Complete the following:
1. Could you condense the paragraph of the Spark MLlib classification text that begins "I am using Spark's MLlib library" into a short list that keeps its main facts?
2. Will you set down the Spark MLlib classification text word for word, from "I am using Spark's" up to and including "test = data.randomSplit([0.9, 0.1])"?
3. Can you continue the Spark MLlib classification text, starting right after its last sentence?

Source text:
[Start of Attachment]

I am using Spark's MLlib library to perform multi-class classification on this dataset. The data is first split into train and test sets. I will then calculate the baseline accuracy using random guessing based on proportions of records of each class in training and test datasets. After that, I will train a simple DecisionTree learner on the training set without any parameter tuning and compare its performance with the baseline model. I will then proceed to to use a grid search model, from spark's MLlib, to tune the decision tree, using k-fold cross-validation, and improve its performance. I will also undo the one-hot encoding of some categorical variables to create a smaller, efficient dataset. In the end, I will use a more powerful RandomForest model to see if we can get better results.

In [8]:
# Splitting dataset into train and test sets
train, test = data.randomSplit([0.9, 0.1])

### Random Baseline

In [9]:
def calculateProbabilities(data, label):
    """
    The function takes a spark DataFrame as input and returns the probability of selecting different values in label column.
    
    Parameters
    -----------
    data : pyspark.sql.DataFrame
        PySpark DataFrame containing the dataset
    label: str
        Name of the target variable in dataset
    
    Returns
    -------
    list
        A list of tuples where the first element is a unique category in target variable and the second element specifies the
        proportion of records in the dataset that belong to that category.
    """
    total = data.count()
    return data.select(label).groupBy(label).count().orderBy(label).rdd.map(lambda x: (x[0], x[1]/total)).collect()

In [10]:
# Proportion of each category in training data
trainProbabilities = calculateProbabilities(train, labelCol)
testProbabilities = calculateProbabilities(test, labelCol)
baseline_accuracy = sum([x[1]*y[1] for x, y in zip(trainProbabilities, testProbabilities)])
print("The baseline accuracy is:", round(baseline_accuracy*100, 3))

The baseline accuracy is: 37.704


In [11]:
# Garbage Collection
del trainProbabilities, testProbabilities
gc.collect()

354

### Feature Transformation

In this example there's no need to define transformations since the dataset is already clean and in a suitable format. Since all the classes in MLlib module require that the feature be a single vector, I will just use the VectorAssembler class to create feature vector for each record by packing all the properties in a single vector. Any other required features should be defined in this step.

[End of Attachment]

Information supplied:
[Start of Attachment]

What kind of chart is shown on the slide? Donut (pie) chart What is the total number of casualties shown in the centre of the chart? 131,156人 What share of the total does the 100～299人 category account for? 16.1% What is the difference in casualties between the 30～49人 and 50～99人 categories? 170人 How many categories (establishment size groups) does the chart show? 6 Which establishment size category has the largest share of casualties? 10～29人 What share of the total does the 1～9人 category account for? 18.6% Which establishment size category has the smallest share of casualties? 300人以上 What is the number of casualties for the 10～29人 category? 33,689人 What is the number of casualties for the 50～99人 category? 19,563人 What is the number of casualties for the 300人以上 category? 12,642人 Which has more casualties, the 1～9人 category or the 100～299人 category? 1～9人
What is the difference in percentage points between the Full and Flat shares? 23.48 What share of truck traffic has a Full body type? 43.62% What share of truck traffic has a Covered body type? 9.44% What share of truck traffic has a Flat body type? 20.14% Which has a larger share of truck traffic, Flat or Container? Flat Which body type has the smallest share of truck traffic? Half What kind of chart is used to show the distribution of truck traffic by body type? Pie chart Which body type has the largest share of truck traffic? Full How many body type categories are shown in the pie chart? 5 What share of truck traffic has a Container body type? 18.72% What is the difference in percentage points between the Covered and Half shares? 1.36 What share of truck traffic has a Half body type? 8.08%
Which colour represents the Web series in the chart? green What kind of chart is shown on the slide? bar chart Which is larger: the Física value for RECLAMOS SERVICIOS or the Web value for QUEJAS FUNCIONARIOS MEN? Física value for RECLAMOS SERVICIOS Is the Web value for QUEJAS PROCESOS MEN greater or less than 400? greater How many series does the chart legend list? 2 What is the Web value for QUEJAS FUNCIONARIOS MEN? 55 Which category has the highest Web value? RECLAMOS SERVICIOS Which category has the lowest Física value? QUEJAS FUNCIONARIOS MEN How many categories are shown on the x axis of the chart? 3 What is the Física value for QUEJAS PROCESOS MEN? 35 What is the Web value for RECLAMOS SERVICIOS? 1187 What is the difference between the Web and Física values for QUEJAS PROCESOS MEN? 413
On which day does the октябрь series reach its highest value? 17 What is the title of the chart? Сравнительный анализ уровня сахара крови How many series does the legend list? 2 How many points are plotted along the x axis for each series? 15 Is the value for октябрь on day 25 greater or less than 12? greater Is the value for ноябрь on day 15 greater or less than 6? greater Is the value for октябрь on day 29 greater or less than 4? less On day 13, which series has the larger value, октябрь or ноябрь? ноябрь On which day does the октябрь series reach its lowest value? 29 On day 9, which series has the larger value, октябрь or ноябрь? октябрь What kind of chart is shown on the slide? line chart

[End of Attachment]

Responses for each task:
1.
- Spark's MLlib library is used for multi-class classification on the dataset.
- The data is split into train and test sets.
- A baseline accuracy comes from random guessing based on the class proportions in the training and test sets.
- An untuned DecisionTree is trained on the training set and compared with the baseline.
- The decision tree is tuned with MLlib's grid search and k-fold cross-validation.
- The one-hot encoding of some categorical variables is undone to create a smaller, efficient dataset.
- Finally, a RandomForest model is tried to see whether it gives better results.

2.
I am using Spark's MLlib library to perform multi-class classification on this dataset. The data is first split into train and test sets. I will then calculate the baseline accuracy using random guessing based on proportions of records of each class in training and test datasets. After that, I will train a simple DecisionTree learner on the training set without any parameter tuning and compare its performance with the baseline model. I will then proceed to to use a grid search model, from spark's MLlib, to tune the decision tree, using k-fold cross-validation, and improve its performance. I will also undo the one-hot encoding of some categorical variables to create a smaller, efficient dataset. In the end, I will use a more powerful RandomForest model to see if we can get better results.

In [8]:
# Splitting dataset into train and test sets
train, test = data.randomSplit([0.9, 0.1])

3.
In [12]:
# Using VectorAssembler class to generate feature vector
feature_cols = [col for col in data.columns if col!=labelCol]
assembler = VectorAssembler(inputCols=feature_cols, outputCol="featureVector")
trainData = assembler.transform(train)
trainData.show(1, truncate=False, vertical=True)

-RECORD 0---------------------------------------------------------------------------------------------------------------------------------
 Elevation                          | 1863                                                                                                
 Aspect                             | 37                                                                                                  
 Slope                              | 17                                                                                                  
 Horizontal_Distance_To_Hydrology   | 120                                                                                                 
 Vertical_Distance_To_Hydrology     | 18                                                                                                  
 Horizontal_Distance_To_Roadways    | 90                                                                                                  
 Hillshade_9am             

### Decision Tree Model

A decision tree is a simple model that uses human-like thought process in making decisions. It creates a tree like structure in which the internal node specifies the condition that determines the path and the leave nodes determine the label that a record is assigned, if it satisfies all the conditions on the path to that leaf node. The decision tree is constructed in such a way that after each split from an internal node, the training data gets "purer", that is, more homogeneous (majority of the records belong to same class). We use entropy or gini-index measures that help us determine "node purity" to identify the perfect split at each step.

**Advantages:**
* Easy to build
* Easy to interpret
* Robust to outliers

**Disadvantages:**:
* Weak learner
* Prone to overfit

In [13]:
# DecisionTree Classification model
classifier = DecisionTreeClassifier(featuresCol='featureVector', labelCol=labelCol)
model = classifier.fit(trainData)
pp.pprint(model.toDebugString)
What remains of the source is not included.